__Work to do__
Write the entries below as a JSON list of strings with one string per line and blank lines omitted, starting with the line containing "Which of these" and continuing through the line containing "Visually, does the".
--*--
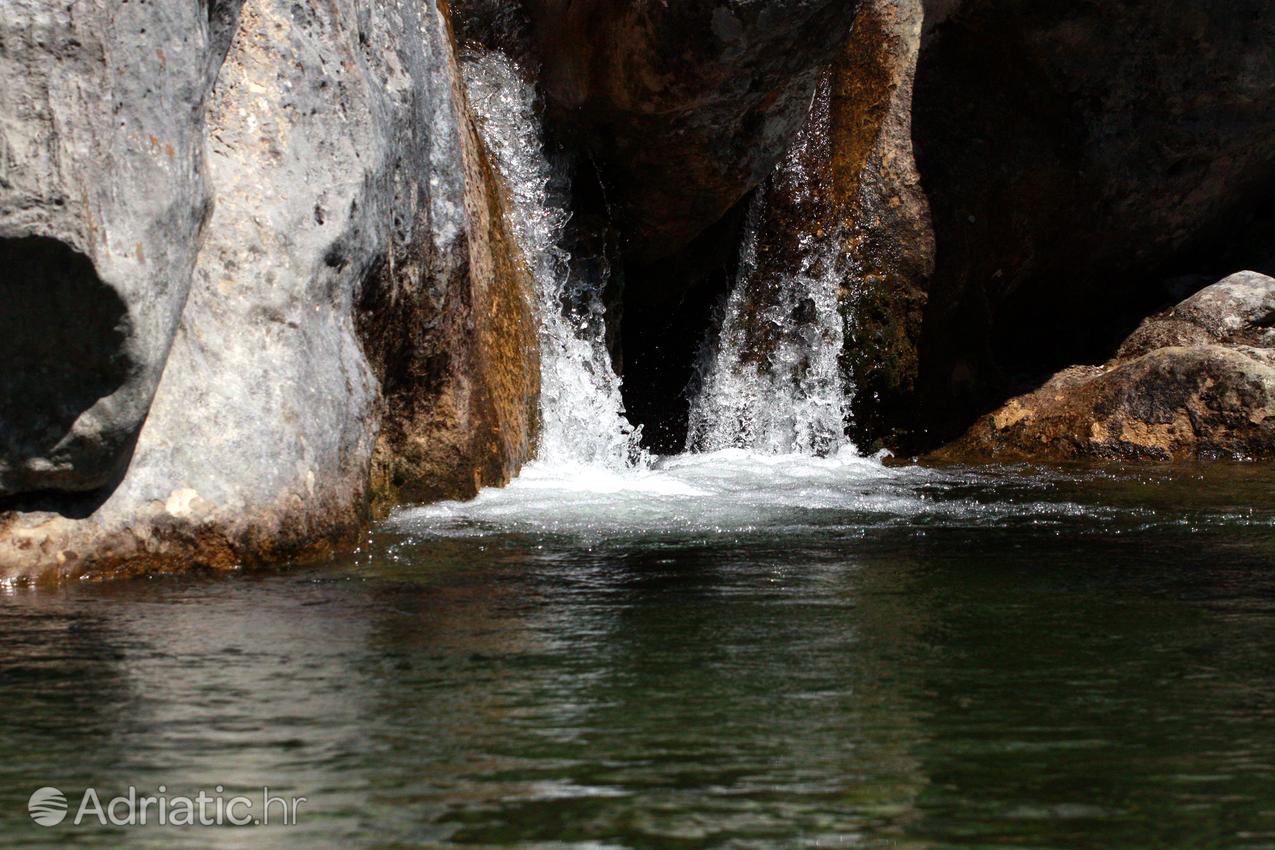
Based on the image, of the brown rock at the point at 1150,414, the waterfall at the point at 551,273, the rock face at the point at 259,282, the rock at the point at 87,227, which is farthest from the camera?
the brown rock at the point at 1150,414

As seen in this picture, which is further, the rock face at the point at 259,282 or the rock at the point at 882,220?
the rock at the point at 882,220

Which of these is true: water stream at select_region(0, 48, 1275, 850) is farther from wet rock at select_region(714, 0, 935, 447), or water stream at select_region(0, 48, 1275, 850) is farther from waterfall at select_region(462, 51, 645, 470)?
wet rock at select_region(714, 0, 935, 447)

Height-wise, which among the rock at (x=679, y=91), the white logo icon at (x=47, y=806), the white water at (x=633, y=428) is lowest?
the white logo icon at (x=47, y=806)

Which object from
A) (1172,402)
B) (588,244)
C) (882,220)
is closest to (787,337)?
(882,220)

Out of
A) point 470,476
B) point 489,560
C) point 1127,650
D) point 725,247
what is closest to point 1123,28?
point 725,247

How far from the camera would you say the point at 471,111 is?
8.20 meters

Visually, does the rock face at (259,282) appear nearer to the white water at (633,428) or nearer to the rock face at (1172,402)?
--*--
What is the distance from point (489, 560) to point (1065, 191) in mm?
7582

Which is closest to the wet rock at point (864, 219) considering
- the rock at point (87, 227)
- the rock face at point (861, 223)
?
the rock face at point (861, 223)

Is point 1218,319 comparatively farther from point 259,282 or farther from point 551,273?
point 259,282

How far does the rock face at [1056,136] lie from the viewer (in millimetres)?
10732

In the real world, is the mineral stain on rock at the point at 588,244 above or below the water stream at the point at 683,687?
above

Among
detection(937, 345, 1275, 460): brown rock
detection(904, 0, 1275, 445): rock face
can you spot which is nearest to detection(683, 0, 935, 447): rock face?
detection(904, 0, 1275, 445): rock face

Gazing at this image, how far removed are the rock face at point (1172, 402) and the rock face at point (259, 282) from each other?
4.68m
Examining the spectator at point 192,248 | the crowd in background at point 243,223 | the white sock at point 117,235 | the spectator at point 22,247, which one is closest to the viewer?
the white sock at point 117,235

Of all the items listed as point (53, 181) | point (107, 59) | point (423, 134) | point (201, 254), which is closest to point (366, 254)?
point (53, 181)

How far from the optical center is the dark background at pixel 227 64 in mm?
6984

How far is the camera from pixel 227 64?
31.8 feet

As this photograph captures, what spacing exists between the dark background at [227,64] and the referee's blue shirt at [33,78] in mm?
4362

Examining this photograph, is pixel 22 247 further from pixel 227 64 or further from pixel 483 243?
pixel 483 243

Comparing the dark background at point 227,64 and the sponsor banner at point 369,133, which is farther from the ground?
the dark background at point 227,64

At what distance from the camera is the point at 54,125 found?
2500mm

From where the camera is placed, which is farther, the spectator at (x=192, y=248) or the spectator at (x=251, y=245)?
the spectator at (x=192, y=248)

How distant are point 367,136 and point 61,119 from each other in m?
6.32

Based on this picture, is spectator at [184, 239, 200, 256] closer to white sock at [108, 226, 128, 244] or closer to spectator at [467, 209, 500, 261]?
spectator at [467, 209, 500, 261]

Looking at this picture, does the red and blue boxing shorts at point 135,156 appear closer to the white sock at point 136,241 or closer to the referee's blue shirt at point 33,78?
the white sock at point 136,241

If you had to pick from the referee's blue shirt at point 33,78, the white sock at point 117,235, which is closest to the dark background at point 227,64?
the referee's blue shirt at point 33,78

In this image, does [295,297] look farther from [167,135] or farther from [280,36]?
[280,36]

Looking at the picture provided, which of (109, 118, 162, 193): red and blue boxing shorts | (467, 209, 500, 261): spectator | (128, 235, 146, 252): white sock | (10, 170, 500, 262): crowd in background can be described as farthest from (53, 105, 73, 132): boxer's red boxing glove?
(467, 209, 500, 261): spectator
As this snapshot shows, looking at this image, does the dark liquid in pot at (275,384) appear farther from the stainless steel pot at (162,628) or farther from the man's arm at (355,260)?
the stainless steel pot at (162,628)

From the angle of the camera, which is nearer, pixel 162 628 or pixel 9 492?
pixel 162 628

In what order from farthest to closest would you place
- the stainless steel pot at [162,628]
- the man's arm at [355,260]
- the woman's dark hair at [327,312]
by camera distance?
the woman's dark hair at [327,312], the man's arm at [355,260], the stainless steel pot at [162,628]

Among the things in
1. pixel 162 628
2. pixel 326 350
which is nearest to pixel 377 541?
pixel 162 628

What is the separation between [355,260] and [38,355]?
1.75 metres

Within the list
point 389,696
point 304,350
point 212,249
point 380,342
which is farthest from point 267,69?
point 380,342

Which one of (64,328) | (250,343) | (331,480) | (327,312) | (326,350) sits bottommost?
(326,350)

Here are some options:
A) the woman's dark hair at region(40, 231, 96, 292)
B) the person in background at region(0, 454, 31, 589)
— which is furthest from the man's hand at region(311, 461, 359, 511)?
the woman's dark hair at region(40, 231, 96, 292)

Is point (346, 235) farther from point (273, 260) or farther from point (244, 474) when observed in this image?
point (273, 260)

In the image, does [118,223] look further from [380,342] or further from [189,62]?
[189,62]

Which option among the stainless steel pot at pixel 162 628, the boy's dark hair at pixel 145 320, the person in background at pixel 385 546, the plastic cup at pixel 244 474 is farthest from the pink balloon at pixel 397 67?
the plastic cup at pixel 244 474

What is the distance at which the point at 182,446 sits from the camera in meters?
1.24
--*--
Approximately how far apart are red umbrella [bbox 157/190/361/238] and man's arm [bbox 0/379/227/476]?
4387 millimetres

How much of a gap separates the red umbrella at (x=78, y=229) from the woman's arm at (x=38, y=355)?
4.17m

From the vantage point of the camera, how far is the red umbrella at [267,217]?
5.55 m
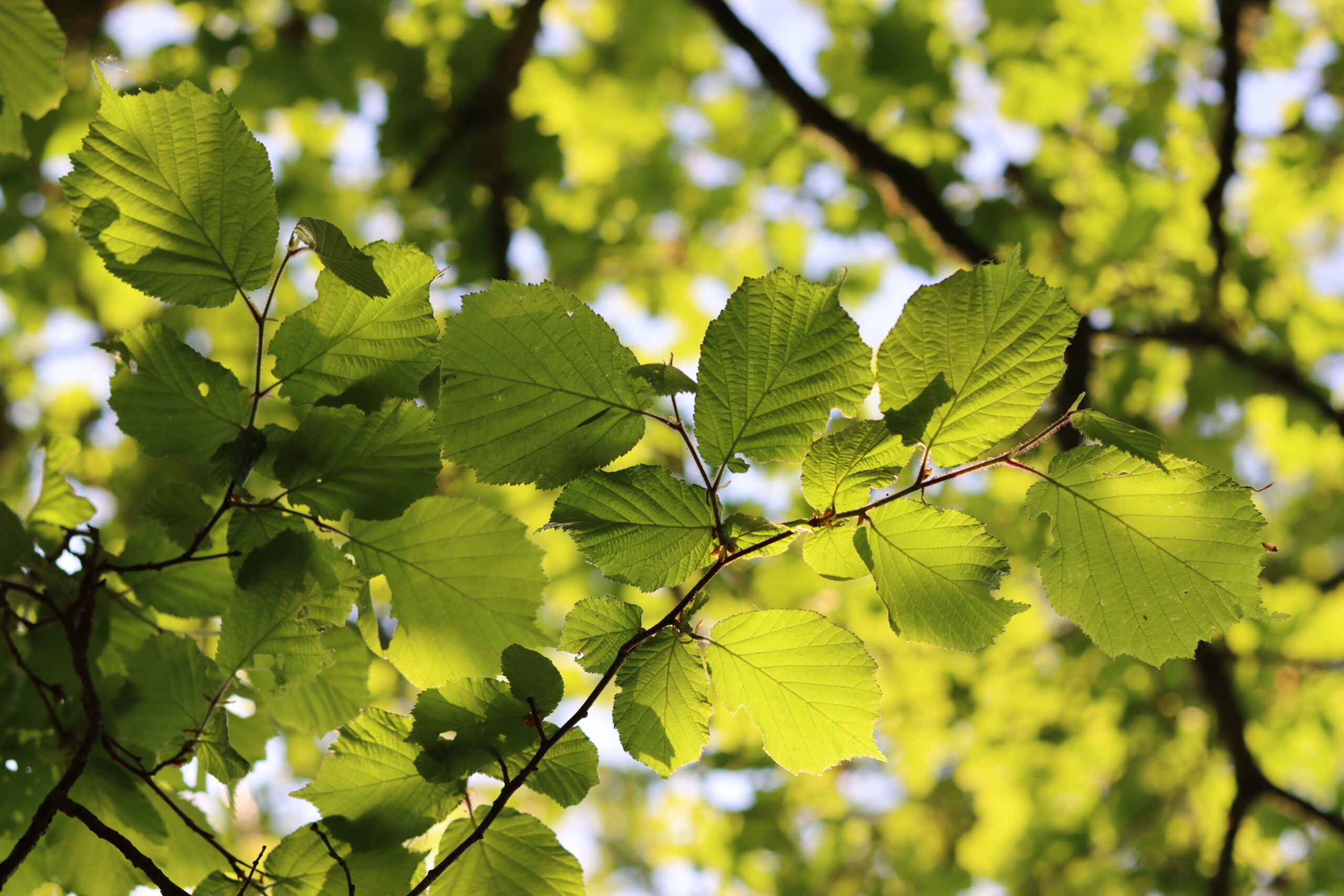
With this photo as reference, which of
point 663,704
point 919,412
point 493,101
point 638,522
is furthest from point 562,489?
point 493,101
--*--
__Response to this task__
[
  "Which of these is true: water stream at select_region(0, 48, 1275, 850) is farther from wet rock at select_region(714, 0, 935, 447), or water stream at select_region(0, 48, 1275, 850) is farther from waterfall at select_region(462, 51, 645, 470)?",
  "wet rock at select_region(714, 0, 935, 447)",
  "Height-wise, which among the rock at (x=679, y=91), the white logo icon at (x=47, y=806), the white water at (x=633, y=428) is lowest?",
  "the white logo icon at (x=47, y=806)",
  "Which object from",
  "A) (1172,402)",
  "B) (588,244)",
  "C) (882,220)",
  "is closest to (787,337)?",
  "(882,220)",
  "Out of",
  "A) point 470,476",
  "B) point 489,560",
  "C) point 1127,650",
  "D) point 725,247",
  "what is closest to point 1123,28?",
  "point 725,247",
  "How far from the camera would you say the point at 471,111 is?",
  "8.20 meters",
  "Visually, does the rock face at (259,282) appear nearer to the white water at (633,428) or nearer to the rock face at (1172,402)?"
]